-- start PROVIDED TEXT --

Walk turns into ‘Extreme Kazakh Adventure!’

3 days ago I invited my Kazakh host, Svetlana, to accompany me on a walk up the Almaty Mountains. Now Svetlana is originally from Russia, and is a stay at home Mum to 2 kids, currently learning English and has a Husband. She is beautifully sweet, kind and has manicured toe and fingernails.

We clambered into the bus just before 8am on Sunday with around 50 other people with the same idea to go hiking in the hills.

The hills certainly are alive with the sound of people in Almaty in Summer. From the bottom of the mountains along the rivers to high up, there are groups of people having bbqs, picnics, kicking a ball or drinking tea (possibly vodka too.) It really is amazing to see so many Kazak’s getting into nature. It’s also common at 8pm to see young families heading out to the parks or grassy areas – just when I’m thinking about heading to bed!

-- end PROVIDED TEXT --
-- start TASK DATA --

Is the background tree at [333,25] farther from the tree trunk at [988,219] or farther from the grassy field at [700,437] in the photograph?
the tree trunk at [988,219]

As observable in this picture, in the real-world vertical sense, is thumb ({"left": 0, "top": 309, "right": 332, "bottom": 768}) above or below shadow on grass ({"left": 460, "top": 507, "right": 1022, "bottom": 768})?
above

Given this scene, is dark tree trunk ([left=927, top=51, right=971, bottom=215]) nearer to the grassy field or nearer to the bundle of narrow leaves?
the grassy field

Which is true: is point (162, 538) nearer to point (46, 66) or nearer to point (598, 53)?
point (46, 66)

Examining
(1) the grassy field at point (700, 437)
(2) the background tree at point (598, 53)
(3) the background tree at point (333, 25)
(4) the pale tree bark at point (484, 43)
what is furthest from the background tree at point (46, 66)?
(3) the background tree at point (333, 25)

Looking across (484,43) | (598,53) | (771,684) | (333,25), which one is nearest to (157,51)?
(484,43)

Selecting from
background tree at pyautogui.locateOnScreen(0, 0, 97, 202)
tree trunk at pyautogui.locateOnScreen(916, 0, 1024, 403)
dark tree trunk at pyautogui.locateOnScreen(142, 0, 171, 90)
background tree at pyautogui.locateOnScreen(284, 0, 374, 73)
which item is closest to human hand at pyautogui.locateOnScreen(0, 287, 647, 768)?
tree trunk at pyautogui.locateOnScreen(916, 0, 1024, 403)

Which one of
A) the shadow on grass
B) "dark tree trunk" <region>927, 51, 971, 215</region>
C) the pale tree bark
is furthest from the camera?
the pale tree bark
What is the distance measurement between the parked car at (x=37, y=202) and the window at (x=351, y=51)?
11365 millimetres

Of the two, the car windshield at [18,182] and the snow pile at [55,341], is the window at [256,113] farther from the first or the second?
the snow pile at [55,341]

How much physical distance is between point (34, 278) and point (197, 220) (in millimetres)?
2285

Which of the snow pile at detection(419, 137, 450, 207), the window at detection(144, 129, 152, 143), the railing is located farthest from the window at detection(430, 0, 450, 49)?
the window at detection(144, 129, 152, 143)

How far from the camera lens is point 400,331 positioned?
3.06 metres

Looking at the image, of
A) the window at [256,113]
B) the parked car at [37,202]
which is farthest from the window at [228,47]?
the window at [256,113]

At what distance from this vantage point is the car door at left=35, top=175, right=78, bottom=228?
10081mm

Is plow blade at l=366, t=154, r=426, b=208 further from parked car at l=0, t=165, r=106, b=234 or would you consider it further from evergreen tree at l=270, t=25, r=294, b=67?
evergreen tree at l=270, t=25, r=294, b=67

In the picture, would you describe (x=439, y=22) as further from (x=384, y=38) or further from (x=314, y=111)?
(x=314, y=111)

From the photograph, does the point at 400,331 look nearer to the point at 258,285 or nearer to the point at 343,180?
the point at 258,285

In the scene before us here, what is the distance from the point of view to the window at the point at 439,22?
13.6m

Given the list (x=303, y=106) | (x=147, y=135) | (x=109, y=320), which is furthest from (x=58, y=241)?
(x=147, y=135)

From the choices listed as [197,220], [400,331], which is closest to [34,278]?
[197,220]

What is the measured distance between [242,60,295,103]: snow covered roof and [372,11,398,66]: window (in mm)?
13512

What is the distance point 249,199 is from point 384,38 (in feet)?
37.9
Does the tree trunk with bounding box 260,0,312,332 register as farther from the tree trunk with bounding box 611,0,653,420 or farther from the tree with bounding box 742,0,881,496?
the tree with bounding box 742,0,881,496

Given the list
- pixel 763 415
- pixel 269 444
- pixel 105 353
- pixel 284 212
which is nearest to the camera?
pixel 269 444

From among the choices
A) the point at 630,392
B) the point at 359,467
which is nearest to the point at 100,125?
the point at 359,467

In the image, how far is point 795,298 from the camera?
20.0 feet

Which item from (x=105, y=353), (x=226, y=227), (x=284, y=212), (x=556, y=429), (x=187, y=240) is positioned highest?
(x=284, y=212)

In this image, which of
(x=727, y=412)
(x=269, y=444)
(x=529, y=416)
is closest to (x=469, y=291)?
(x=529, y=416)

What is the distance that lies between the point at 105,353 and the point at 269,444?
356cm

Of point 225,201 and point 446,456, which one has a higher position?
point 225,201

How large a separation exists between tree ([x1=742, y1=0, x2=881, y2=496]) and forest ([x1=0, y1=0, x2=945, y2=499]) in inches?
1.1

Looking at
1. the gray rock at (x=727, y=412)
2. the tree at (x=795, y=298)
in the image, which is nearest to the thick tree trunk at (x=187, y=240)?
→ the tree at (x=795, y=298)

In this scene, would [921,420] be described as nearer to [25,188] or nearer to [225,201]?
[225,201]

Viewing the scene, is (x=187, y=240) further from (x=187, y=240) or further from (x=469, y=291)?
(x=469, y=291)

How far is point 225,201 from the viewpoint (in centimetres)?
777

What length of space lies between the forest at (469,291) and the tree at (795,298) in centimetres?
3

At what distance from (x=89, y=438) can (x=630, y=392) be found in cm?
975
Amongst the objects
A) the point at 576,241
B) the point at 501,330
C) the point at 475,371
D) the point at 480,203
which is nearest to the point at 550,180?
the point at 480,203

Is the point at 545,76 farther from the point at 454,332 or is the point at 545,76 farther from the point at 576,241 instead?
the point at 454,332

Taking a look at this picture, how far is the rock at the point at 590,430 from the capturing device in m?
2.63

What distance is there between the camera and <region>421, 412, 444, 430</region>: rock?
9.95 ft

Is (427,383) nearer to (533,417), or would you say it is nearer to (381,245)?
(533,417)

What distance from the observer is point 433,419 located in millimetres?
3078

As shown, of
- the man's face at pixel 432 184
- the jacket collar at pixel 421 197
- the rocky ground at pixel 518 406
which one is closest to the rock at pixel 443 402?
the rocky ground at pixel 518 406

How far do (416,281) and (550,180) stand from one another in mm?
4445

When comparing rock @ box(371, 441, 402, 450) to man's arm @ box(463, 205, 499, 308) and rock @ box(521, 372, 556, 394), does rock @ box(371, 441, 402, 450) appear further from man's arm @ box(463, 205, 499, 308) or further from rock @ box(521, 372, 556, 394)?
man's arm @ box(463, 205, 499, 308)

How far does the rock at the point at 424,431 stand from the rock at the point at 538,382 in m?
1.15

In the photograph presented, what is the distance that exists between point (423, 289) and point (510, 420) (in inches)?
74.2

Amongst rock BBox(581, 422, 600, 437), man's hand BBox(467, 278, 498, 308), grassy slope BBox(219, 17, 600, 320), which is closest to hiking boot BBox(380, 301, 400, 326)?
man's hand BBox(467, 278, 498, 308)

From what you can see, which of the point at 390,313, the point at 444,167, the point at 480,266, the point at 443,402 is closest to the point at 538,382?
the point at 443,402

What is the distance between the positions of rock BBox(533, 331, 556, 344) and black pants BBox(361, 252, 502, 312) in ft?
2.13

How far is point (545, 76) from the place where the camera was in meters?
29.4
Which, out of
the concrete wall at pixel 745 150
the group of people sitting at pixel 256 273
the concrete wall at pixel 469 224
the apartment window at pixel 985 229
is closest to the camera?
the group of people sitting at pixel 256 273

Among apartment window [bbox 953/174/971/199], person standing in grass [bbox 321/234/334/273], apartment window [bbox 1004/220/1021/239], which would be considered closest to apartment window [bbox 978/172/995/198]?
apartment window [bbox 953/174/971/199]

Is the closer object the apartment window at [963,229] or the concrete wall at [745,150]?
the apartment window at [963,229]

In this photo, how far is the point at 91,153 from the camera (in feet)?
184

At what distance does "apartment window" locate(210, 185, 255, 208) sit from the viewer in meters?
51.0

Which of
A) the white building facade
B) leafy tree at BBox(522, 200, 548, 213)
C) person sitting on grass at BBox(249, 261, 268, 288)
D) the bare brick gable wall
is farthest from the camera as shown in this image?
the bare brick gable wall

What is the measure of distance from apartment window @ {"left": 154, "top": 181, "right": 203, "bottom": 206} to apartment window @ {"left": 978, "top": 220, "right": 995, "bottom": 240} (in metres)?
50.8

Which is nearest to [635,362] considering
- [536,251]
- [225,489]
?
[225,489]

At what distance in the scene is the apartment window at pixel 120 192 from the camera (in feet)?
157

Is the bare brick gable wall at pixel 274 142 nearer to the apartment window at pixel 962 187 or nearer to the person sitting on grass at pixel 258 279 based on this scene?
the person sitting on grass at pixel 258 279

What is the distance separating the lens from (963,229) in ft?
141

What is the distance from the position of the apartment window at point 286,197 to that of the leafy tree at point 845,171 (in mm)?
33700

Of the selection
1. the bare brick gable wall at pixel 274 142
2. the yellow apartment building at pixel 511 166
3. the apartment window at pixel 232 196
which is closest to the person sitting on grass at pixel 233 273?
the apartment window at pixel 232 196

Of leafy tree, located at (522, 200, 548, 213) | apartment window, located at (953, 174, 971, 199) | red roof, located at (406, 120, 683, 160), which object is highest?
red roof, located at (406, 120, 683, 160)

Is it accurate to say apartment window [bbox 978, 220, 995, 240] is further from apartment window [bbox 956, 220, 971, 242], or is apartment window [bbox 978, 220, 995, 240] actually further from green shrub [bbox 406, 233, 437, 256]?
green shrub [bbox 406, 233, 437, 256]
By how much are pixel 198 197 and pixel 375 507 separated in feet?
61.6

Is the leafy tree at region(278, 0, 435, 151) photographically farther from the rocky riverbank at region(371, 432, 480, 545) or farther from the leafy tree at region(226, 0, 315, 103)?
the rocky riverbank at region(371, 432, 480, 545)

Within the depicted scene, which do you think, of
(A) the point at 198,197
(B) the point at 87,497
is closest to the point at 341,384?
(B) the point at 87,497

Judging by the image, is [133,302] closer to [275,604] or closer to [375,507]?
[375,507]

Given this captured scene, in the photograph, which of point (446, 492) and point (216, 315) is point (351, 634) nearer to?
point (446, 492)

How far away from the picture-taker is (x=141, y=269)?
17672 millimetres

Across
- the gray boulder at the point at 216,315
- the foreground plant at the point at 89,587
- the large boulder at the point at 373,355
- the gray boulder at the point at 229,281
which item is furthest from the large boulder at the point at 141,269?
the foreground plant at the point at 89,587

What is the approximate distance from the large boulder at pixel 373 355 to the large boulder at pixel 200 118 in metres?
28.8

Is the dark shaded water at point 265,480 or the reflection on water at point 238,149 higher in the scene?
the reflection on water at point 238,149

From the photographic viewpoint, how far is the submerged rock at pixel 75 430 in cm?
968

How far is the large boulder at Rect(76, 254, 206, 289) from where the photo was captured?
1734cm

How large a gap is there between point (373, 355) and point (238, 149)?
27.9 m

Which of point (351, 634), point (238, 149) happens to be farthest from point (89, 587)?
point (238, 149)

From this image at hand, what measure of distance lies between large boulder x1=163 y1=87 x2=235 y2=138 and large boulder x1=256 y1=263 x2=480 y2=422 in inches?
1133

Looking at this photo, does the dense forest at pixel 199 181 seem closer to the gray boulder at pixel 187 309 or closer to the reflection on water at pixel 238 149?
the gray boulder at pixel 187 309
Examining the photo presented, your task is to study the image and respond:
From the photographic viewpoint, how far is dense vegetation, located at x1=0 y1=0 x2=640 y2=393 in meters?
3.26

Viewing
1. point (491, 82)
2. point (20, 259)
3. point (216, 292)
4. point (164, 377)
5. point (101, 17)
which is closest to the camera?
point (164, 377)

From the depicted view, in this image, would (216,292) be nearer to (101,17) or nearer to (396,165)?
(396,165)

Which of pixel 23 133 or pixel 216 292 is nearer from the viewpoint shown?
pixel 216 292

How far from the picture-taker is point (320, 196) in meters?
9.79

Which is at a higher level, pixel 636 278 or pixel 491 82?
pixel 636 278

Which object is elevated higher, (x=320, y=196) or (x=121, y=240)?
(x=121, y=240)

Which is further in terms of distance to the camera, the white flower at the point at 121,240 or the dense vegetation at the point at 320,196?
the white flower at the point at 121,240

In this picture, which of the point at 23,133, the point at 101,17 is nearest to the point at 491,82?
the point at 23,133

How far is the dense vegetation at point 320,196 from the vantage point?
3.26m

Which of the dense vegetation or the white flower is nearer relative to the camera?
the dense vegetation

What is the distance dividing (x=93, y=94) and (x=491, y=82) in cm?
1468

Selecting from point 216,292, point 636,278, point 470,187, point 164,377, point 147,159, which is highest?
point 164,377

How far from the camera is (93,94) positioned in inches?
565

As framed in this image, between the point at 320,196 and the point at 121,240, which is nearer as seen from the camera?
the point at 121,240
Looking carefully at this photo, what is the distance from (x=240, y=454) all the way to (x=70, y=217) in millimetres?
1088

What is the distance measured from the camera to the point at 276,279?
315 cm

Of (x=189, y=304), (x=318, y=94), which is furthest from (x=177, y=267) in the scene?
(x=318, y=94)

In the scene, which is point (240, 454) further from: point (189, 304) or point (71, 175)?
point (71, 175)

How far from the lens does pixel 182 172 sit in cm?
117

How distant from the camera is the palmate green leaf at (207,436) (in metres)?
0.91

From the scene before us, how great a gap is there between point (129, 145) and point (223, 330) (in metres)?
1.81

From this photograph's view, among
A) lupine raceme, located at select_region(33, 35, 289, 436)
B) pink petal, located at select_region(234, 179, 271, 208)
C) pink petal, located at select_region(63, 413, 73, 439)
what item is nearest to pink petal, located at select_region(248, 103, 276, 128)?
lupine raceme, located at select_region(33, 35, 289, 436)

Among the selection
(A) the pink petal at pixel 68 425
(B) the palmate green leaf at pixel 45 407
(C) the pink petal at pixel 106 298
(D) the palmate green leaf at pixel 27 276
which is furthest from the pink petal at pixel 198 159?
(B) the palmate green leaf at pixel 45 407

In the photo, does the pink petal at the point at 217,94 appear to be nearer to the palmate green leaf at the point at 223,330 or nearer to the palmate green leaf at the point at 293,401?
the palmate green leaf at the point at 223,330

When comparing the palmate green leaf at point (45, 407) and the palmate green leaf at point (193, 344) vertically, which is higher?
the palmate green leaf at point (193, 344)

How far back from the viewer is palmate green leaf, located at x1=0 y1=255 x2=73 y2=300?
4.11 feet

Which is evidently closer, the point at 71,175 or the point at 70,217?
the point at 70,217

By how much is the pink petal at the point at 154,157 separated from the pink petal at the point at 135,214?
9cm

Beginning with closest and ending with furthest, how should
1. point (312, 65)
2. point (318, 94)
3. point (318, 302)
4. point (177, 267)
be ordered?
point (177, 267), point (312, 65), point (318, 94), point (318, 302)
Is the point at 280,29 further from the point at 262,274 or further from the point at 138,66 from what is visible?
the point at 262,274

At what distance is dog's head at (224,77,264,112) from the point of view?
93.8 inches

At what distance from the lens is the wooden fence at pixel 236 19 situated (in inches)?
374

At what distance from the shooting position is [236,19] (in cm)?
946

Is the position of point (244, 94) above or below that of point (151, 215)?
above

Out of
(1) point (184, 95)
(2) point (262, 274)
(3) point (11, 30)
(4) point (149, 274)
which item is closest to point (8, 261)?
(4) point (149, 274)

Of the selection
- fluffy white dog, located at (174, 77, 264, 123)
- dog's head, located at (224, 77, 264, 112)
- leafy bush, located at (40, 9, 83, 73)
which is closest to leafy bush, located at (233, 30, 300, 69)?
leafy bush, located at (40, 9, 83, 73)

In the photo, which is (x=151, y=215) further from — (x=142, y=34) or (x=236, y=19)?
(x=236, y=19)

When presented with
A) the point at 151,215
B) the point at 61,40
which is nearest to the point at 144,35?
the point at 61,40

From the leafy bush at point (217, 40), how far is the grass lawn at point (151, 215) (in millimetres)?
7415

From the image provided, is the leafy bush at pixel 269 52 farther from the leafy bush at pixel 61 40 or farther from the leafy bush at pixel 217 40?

-- end TASK DATA --

EXERCISE TASKS.
1. From the text about the walk in the Almaty Mountains, list the activities that the groups of people in the hills are described as doing.
2. Reproduce the records verbatim, starting at the line containing "Which is evidently" and ending at the last line of the records.

RESULTS BY TASK.
1.
- Having bbqs
- Having picnics
- Kicking a ball
- Drinking tea (possibly vodka too)

2.
Which is evidently closer, the point at 71,175 or the point at 70,217?
the point at 70,217

By how much is the pink petal at the point at 154,157 separated from the pink petal at the point at 135,214?
9cm

Beginning with closest and ending with furthest, how should
1. point (312, 65)
2. point (318, 94)
3. point (318, 302)
4. point (177, 267)
be ordered?
point (177, 267), point (312, 65), point (318, 94), point (318, 302)
Is the point at 280,29 further from the point at 262,274 or further from the point at 138,66 from what is visible?
the point at 262,274

At what distance is dog's head at (224,77,264,112) from the point of view?
93.8 inches

At what distance from the lens is the wooden fence at pixel 236 19 situated (in inches)?
374

At what distance from the shooting position is [236,19] (in cm)?
946

Is the position of point (244, 94) above or below that of point (151, 215)?
above

Out of
(1) point (184, 95)
(2) point (262, 274)
(3) point (11, 30)
(4) point (149, 274)
which item is closest to point (8, 261)?
(4) point (149, 274)

Of the selection
- fluffy white dog, located at (174, 77, 264, 123)
- dog's head, located at (224, 77, 264, 112)
- leafy bush, located at (40, 9, 83, 73)
which is closest to leafy bush, located at (233, 30, 300, 69)?
leafy bush, located at (40, 9, 83, 73)

In the photo, which is (x=151, y=215) further from — (x=142, y=34) or (x=236, y=19)?
(x=236, y=19)

When presented with
A) the point at 151,215
B) the point at 61,40
which is nearest to the point at 144,35?
the point at 61,40

From the leafy bush at point (217, 40), how far is the grass lawn at point (151, 215) (in millimetres)?
7415

From the image provided, is the leafy bush at pixel 269 52 farther from the leafy bush at pixel 61 40 or farther from the leafy bush at pixel 217 40?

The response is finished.